Andrea Maselli is Associate Professor at GSSI. His research focuses on modelling black hole and neutron stars as sources of gravitational wave and strong gravity laboratories for fundamental physics. He is member of the LISA Consortium and of the Einstein Telescope collaboration. He is one of the coordinators of the Common tool division of the Einstein Telescope and of the Astrophysics Working Group for the Lunar Gravitational-Wave Antenna project.

Gor Oganesyan is an Assistant Professor at the Gran Sasso Science Institute (GSSI). His research focuses on the extreme and transient astrophysical phenomena, particularly Gamma-Ray Bursts (GRBs). He investigates the multi-messenger emissions of GRBs, including photons, gravitational waves, and high-energy neutrinos. He aims at addressing fundamental questions in high-energy astrophysics, employing both data analysis and advanced theoretical approaches. He is a member of the Virgo and Einstein Telescope collaborations.

Stefano Ascenzi is an assistant professor at GSSI. He is an expert in high-energy astrophysics revolving around neutron stars and the electromagnetic counterparts of gravitational waves. His research is characterised by a theoretical and observational approach.

Filippo Santoliquido is a postdoctoral researcher at GSSI. His research focuses on the evolution of gravitational-wave sources and their properties across cosmic time. He is member of the Virgo and ET collaborations. For a detailed overview of his background and research, please visit the website https://filippo-santoliquido.github.io/

Biswajit Banerjee is a postdoctoral researcher at GSSI, expert in high-energy astrophysics, very-high-energy gamma rays, and gravitational wave (GW) astronomy. His research uses multi-messenger data analysis and modeling to investigate gamma-ray bursts physics. Additionally, he is an expert in multi-wavelength observations and modelling of Active Galactic Nuclei. He is member of the Virgo and ET collaborations.

Carmelo Evoli is a theoretical astroparticle physicist and an Associate Professor at GSSI. He is an active member of the Pierre Auger Observatory collaboration. His research primarily focuses on cosmic rays, with extensive studies in gamma-ray and neutrino astrophysics.
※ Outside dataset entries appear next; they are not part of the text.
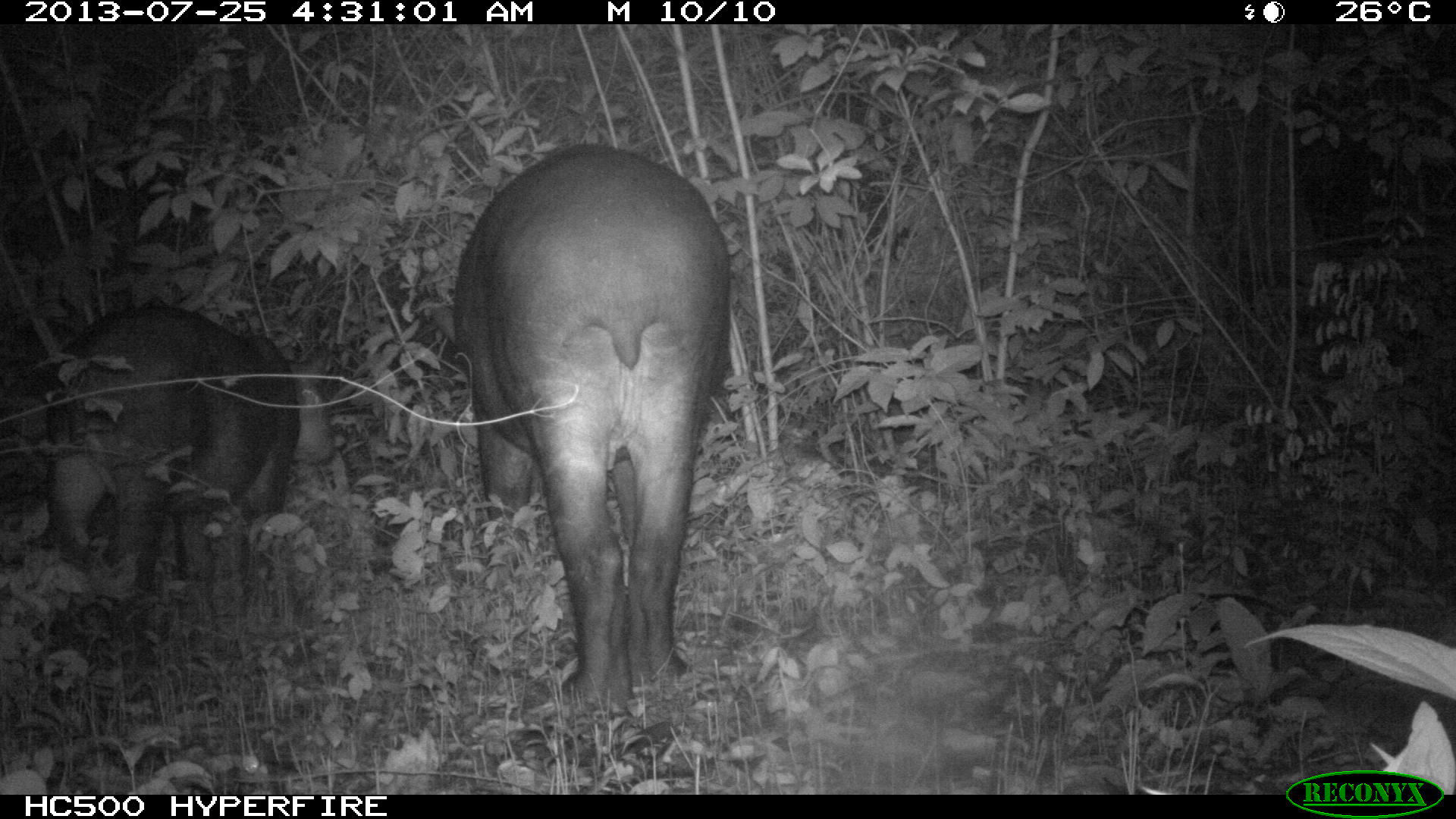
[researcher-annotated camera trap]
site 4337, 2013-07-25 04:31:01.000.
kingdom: Animalia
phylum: Chordata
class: Mammalia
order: Perissodactyla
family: Tapiridae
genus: Tapirus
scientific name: Tapirus bairdii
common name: baird's tapir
Tapirus bairdii (baird's tapir), count 2.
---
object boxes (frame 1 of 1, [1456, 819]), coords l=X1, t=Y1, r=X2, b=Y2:
tapirus bairdii: l=426, t=136, r=732, b=712; l=35, t=301, r=337, b=668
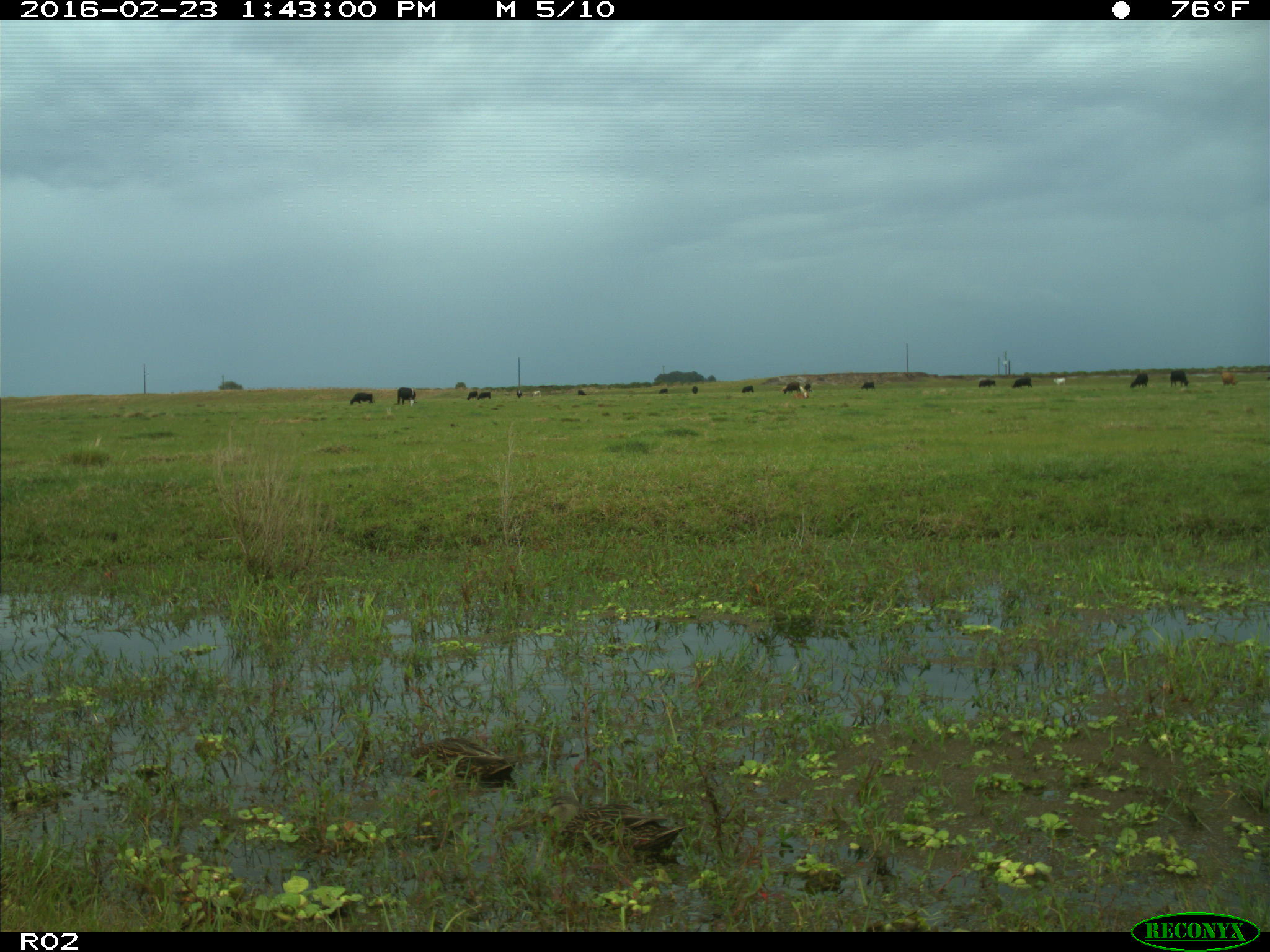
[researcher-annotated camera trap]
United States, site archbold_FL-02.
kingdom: Animalia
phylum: Chordata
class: Mammalia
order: Artiodactyla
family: Bovidae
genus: Bos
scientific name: Bos taurus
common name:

Through a multi-messenger approach, his work aims to advance the understanding of galactic and extragalactic cosmic-ray sources.

Pasquale Blasi is a Full Professor in the Physics Division of GSSI. His theoretical work focuses on the physics of particle acceleration in astrophysical sources and cosmic ray transport, with special emphasis on the non-linear processes that regulate the interaction of high energy charged particles with the background plasma. The applications of his research range from supernova remnants to pulsar wind nebulae and clusters of galaxies and from Galactic to ultra high energy cosmic rays.

Adriano Di Giovanni, Associate Professor at GSSI, is an experimental physicist, expert in X- and Gamma-ray based detectors and their customization. His research covers searches for dark matter, neutrinos, cosmic rays and the development of techniques for Cultural Heritage.

Felicia Barbato is an Assistant Professor at GSSI. Her research is focused on the development of innovative technologies for astroparticle detectors. She specializes in cosmic ray physics and space-based experiments. She is the PI of Crystal Eye, a gamma-ray satellite mission project designed to observe high-energy astrophysical events and counterparts of gravitational wave events. She is a member of the collaborations HERD, DAMPE, and AUGER.